**Goal of the exercise**. Return, word for word, the part of the licensure compact FAQ below starting with "An interstate compact" and going on through "social work compact?".

··· Text block ···

Interstate Licensure Compact FAQ
What is an interstate licensure compact?
An interstate compact is a legal contract between two or more states/territories enabling practitioners (in this case, social workers) to practice in each other’s jurisdiction, once practitioners demonstrate they meet the compact requirements.
What are the advantages of the social work compact?
The compact eliminates barriers to practice and increases access to care (especially in areas that are underserved, geographically isolated or lack specialty care) by increasing the efficiency of becoming licensed across state/territory lines. Currently, social workers must seek a separate license in each state/territory in which they wish to practice, which can be labor- and time-intensive. A compact creates a more efficient processing system, while also protecting public safety. Other benefits include:
- Facilitating interstate/territory telemental health
- Improving continuity of care when clients travel or relocate
- Encouraging cooperation among compact member states/territories in regulating the practice of social work
- Preserving and strengthening state licensure systems
How is information shared between states/territories regarding practitioners?
States/territories participating in the compact will use a shared data system which will enable them to verify instantaneously that social workers have met the requirements to practice under the compact and are in good standing with other state/territorial regulatory boards.
Are all occupational licensure compacts the same?

··· Supplied records ···

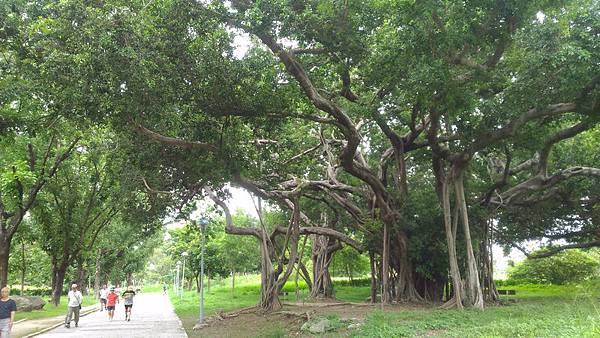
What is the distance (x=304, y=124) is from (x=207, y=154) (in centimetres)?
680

···
··· Supplied records ···

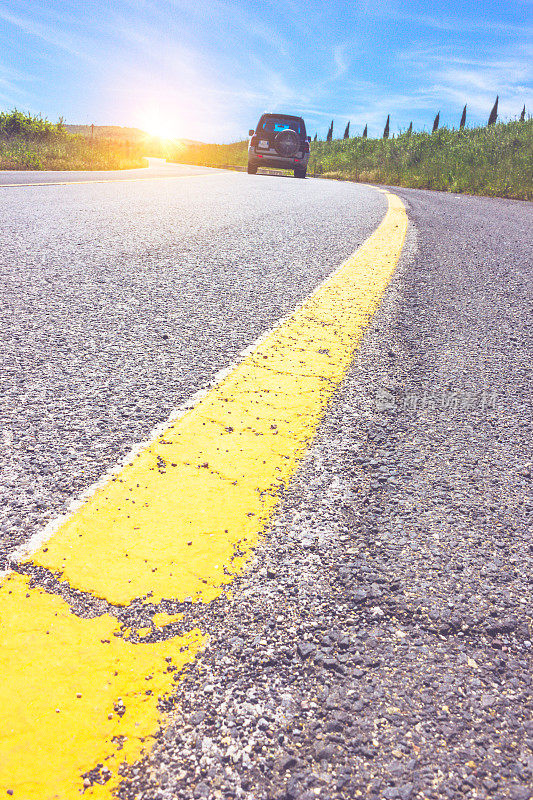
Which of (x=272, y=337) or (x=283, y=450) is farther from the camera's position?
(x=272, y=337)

···

**Response**.
An interstate compact is a legal contract between two or more states/territories enabling practitioners (in this case, social workers) to practice in each other’s jurisdiction, once practitioners demonstrate they meet the compact requirements.
What are the advantages of the social work compact?